La muerte es sierva de la Víbora,
había mandado escribir encima de la puerta del Castillo de la Noche con letras de plata.
—No. No tuve que hacer inmortal a Pardillo —la voz de Mo revelaba frialdad al contestar a Birlabolsas, mucha frialdad—. Fue Violante quien me sacó sano y salvo del castillo, después de rogarme que la ayudase a matar a su padre.
Resa se puso la mano sobre el vientre, como si así pudiera mantener las palabras alejadas de su hijo nonato. Un pensamiento le pasó por la cabeza: «Ha contado al Príncipe Negro lo que sucedió dentro del castillo, y a mí no». Recordó lo ofendida que parecía Meggie cuando Mo les refirió al fin lo que había hecho con el Libro Vacío antes de entregárselo a Cabeza de Víbora.
—¡Humedeciste una página de cada diez! ¡Eso es imposible, yo estuve todo el rato a tu lado! ¿Por qué no dijiste nada?
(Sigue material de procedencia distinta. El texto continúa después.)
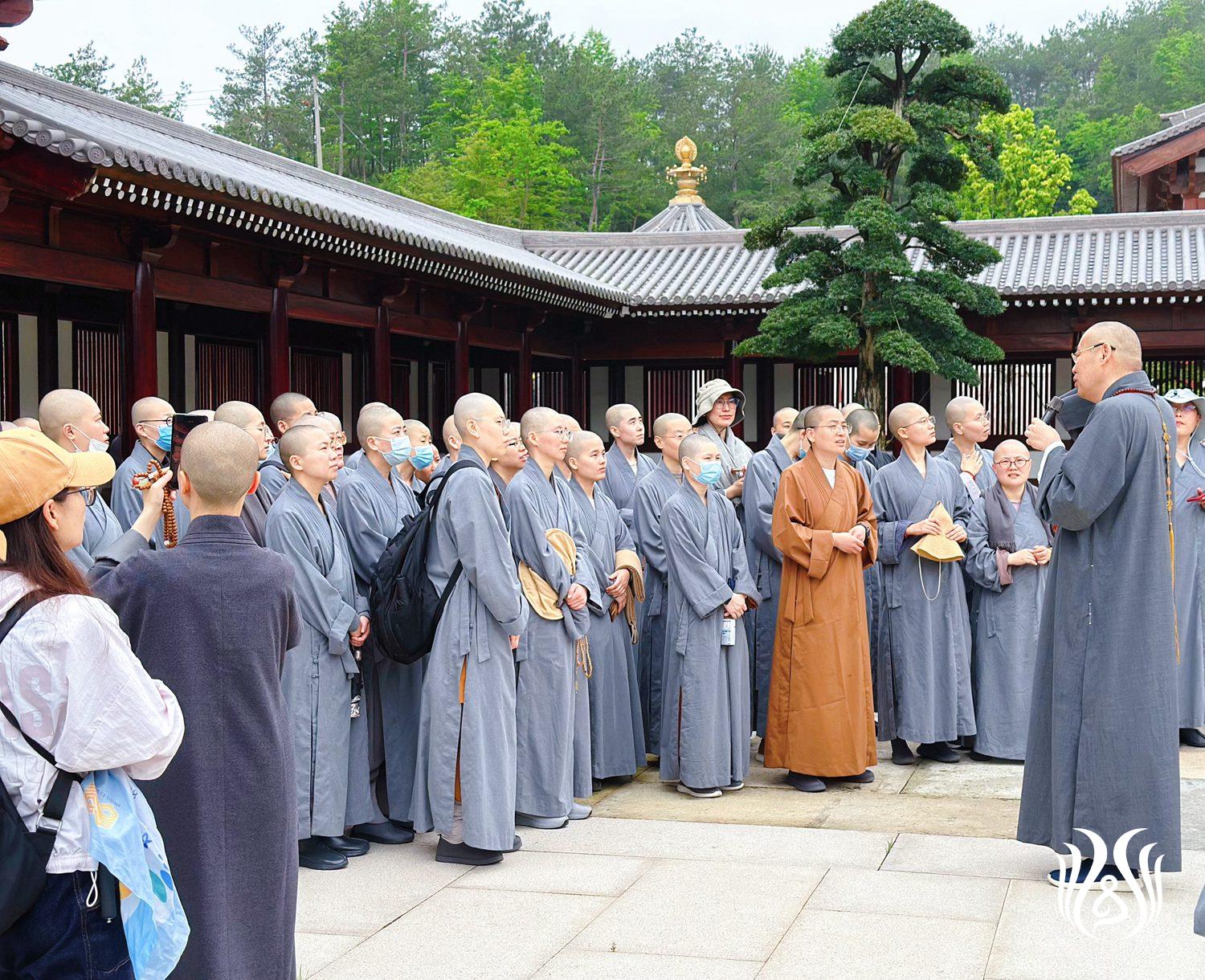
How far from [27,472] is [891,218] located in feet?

A pesar de que Mo le había ocultado durante esos años el paradero de su madre, Meggie seguía creyendo que no tenía secretos para ella. Eso Resa no lo había creído jamás. A pesar de todo le dolía que hubiera confiado más cosas al Príncipe Negro que a ella. Y mucho.
—¿La Fea pretende matar a su padre? —la voz de Baptista sonó incrédula.
—¿Qué hay de raro en eso? —Birlabolsas alzó la voz como si hablase en nombre de todos—. Ella es de la ralea de la Víbora. ¿Qué le contestaste, Arrendajo? ¿Que primero tienes que esperar a que tu maldito libro deje de protegerlo de la muerte?
«Odia a Mo», pensó Resa. «Sí, lo odia.» Pero la mirada con la que Mo observaba a Birlabolsas denotaba no menos hostilidad, y Resa se preguntó por vez primera si le había pasado desapercibida la ira en él o ésta era tan reciente como la cicatriz de su pecho.
—El libro todavía protegerá mucho tiempo al padre de Violante —advirtió Mo con amargura—. Cabeza de Víbora ha encontrado una manera de salvarlo.